In 1983 Scotland’s Linn Electronics, best known for their ground breaking drum computers, asked a trio of struggling local musicians to record a demo track for the new Linn recording console. The track was called A Walk Across the Rooftops. It was deliberately disjunctive to demonstrate the recording equipment’s dynamic range and clarity. Linn were so impressed by the song that they formed a recording label for the occasion and allowed the trio, consisting singer/songwriter/guitarist Paul Buchanan, bassist Robert Bell, and keyboardist Paul Joseph Moore, to record a full album.
A Walk Across the Rooftops by the Blue Nile was to become an eighties classic. It’s a stunningly beautiful album of ambient folk that rivals the best works of David Sylvian and Talk Talk. The second single from the album called Tinseltown in the Rain is nothing short of an anthem for a musically versatile decade that had much more to offer than just synthpop. The Blue Nile took five year to release their sophomore album, but Hats (1989) was well worth the wait. Less experimental, warmer and richer than their début, Hats was a meditative masterpiece that established the Blue Nile as the favorite outsiders of the UK music scene.

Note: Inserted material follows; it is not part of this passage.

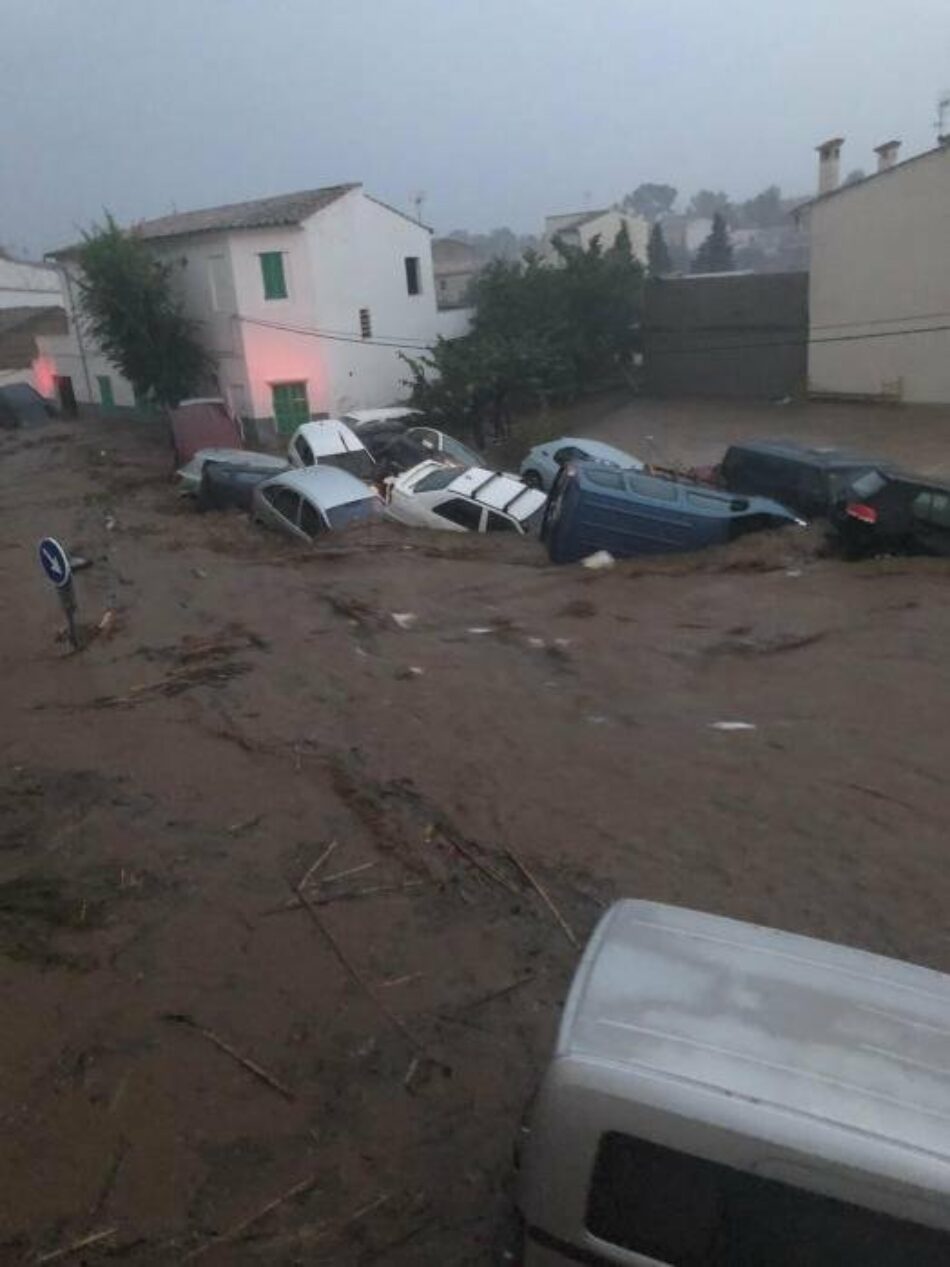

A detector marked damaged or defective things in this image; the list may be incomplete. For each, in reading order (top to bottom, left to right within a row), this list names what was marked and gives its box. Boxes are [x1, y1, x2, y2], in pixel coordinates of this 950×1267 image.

pile of wrecked cars [167, 400, 947, 565]
overturned car [542, 463, 805, 562]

No one was surprised about the eight year hiatus between Hats and Peace at Last (1996). The Blue Nile’s third album more resembled their debut in the sense that it contained some unusual orchestrations and combined conventional with avant-garde elements. The album contained some real gems, but was less of a rounded whole and perhaps therefore not worshipped to the same degree as the Blue Nile’s first two albums. Another eights later in 2004 The Blue Nile released their fourth album. High was considerably more demure and sad than Peace at Last. It is the only album by The Blue Nile that I have not grown to love.
Between all the ambient decorations, automobile noise and odd percussion, every Blue Nile album contained a couple of songs that were just Paul Buchanan singing and playing the piano. These songs were possibly even more melancholic and disarming than the the others. Now, at age fifty six, the engaging singer has recorded fourteen of these lamenting ballads for his first solo album. They are probably the best collection of naked songs I’ve heard in years.
Like Mark Hollis and David Sylvian, Buchanan is a master of stripping a song down to it’s essence. Mid Air contains only notes that are absolutely necessary for there to be a song. All others are left out and filled in by the imagination of the listener. It is because of this and of course Buchanan reassuringly somber voice, that Mid Air instantly feels like the kind of album that is commenting on your particular situation. True, it helps if your over forty and enjoy rainy Sunday afternoon, sitting by the window, looking at old family photographs.
There are very few singer-songwriters that can captivate me for an entire album. Especially not when, like Paul Buchanan, they are expressing virtually the same sentiment in every song. The Scotsman’s perfectionism and thrift (only the last of the fourteen songs lasts over three minute) make Mid Air a wonderful exception. It will be a favored companion at least until 2020, when Buchanan might be expected to release his second album.